Equally striking was the reaction of the Right to the photographs. The responses were revealing: from vulgar comments on social media to unacceptable statements by Greek far-right ministers in the Mitsotakis government and the awkward stance of certain centrists who often display their aversion to anything associated with the Left.

The Greek Right was unsettled not only because it does not see itself in the resistance movement of the Occupation, but also because many collaborators with the German occupiers later filled its ranks in the postwar period. The emotions and questions sparked by the photographs significantly challenged right-wing and far-right propaganda, which for decades has systematically slandered the actions of the Left, and especially the resistance movement of EAM. Within just a few hours, these images created a major rupture in the regime of oblivion and silence that right-wing governments had imposed for decades.

An unexpected event—the emergence of these photographs—led large parts of Greek society to feel proud of the communists who walked defiantly toward death. The way they look at us from the past compels us to rethink the present.

Have these photographs reopened the discussion about reparations for German war crimes?

For most of Greek society, the issue of claiming German reparations was never truly settled. Although a full 80 years have passed since the end of the war, it remains unresolved. What has been lacking is the political will on the part of Greek governments to pursue a substantive and systematic claim against the German state. I understand that this issue involves significant difficulties, given Germany’s political and economic stature, yet it is it is first and foremost a moral matter. A country that inflicted such suffering on another cannot expect the issue to be resolved simply by offering occasional apologies.

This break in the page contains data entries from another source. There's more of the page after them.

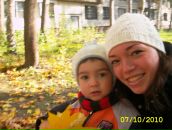 Фотография Ахмедовой Оксаны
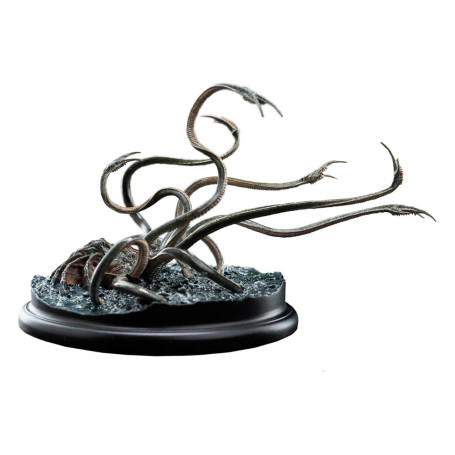 Weta - Watcher in the Water - Der Herr der Ringe - LOTR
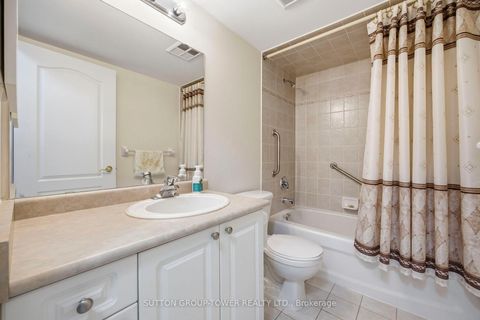 Photo 18 at 408 - 2500 Rutherford Road N, Maple, Vaughan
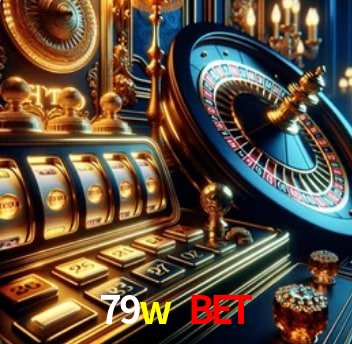 Apostas de Tênis 79w bet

These photographs render an important service in this dregard. They have brought back to the forefront the brutality of the Nazis and the immense human cost paid by Greece, especially for young people, who are not really taught about the period of the Occupation in school

Historians and researchers have sought to to highlight the importance of the Greek resistance movement and the crimes of the German occupiers for years. These photographs accomplished that within a couple of days.

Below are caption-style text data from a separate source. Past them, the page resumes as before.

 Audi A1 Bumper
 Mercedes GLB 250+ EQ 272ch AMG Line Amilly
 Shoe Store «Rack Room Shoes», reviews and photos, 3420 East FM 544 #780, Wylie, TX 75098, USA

Wounds of such magnitude as those inflicted by the German occupation army on Greek society do not heal merely with the passage of time, nor do they fade into oblivion. The atrocities of the Occupation are not forgotten. 

What are the demands of left-wing and anti-fascist organizations regarding the use of the pictures, and is there also any organization or institution that has undertaken specific action in response to the incident?

The policy of forgetting that has prevailed at the institutional level regarding the events of the Occupation has resulted in Greece being the only European country that has not established a central reference institution for the events of World War II.

In the past, I took the initiative to promote the idea of creating a central Museum of the National Resistance in Athens. The issue of the photographs has rekindled that debate. An  institution like that could identify and acquire historical material, such as these photographs that have deeply moved us, in order to ensure access for research  and to prevent it from ending up in private collections.

Through the research programs it would design and implement it could also contribute to the scholarly documentation of  human losses and material destruction caused by the war and the Occupation. This is an element directly linked to the claim for war reparations from Germany.

Finally,  it could address the significant deficit in public memory through its activities and the creation of a network of memorials. This institution could also cooperate with regional Museums of the National Resistance already operating in various municipalities and cities across the country to highlight their work. It could also organize public history initiatives such as public lectures on World War II, historical walking tours, exhibitions, documentaries, and so on, contributing to contemporary struggles against fascism.